SOURCE DATA below:
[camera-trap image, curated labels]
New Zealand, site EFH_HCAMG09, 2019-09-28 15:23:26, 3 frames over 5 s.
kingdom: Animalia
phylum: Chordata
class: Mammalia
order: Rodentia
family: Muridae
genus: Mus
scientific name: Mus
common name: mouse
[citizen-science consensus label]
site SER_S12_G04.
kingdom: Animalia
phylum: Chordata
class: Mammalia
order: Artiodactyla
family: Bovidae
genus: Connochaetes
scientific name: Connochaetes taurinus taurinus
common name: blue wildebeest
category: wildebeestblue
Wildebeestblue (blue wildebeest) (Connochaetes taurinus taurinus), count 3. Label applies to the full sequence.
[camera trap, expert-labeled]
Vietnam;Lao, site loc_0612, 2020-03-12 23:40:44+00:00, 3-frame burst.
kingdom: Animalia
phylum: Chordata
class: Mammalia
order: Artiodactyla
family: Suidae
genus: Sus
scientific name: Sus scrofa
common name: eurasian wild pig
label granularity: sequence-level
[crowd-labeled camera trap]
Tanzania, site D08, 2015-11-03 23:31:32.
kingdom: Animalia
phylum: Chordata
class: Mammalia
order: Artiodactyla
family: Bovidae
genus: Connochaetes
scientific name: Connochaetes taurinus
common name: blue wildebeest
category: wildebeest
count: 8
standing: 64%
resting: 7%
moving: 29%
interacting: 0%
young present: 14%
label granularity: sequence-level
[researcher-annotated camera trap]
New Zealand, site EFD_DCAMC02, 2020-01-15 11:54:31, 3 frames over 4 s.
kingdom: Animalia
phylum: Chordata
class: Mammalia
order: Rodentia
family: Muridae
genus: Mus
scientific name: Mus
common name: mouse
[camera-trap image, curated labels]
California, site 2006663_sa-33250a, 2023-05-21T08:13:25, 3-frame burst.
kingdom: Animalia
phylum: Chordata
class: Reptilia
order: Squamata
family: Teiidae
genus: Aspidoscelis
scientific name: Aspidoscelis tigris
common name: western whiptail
End of SOURCE DATA.
WHAT IS REQUIRED — Check each line of the data above, and please copy the ones in which the string "site" occurs.

SOLUTION TO THE EXERCISE —
New Zealand, site EFH_HCAMG09, 2019-09-28 15:23:26, 3 frames over 5 s.
site SER_S12_G04.
Vietnam;Lao, site loc_0612, 2020-03-12 23:40:44+00:00, 3-frame burst.
Tanzania, site D08, 2015-11-03 23:31:32.
New Zealand, site EFD_DCAMC02, 2020-01-15 11:54:31, 3 frames over 4 s.
California, site 2006663_sa-33250a, 2023-05-21T08:13:25, 3-frame burst.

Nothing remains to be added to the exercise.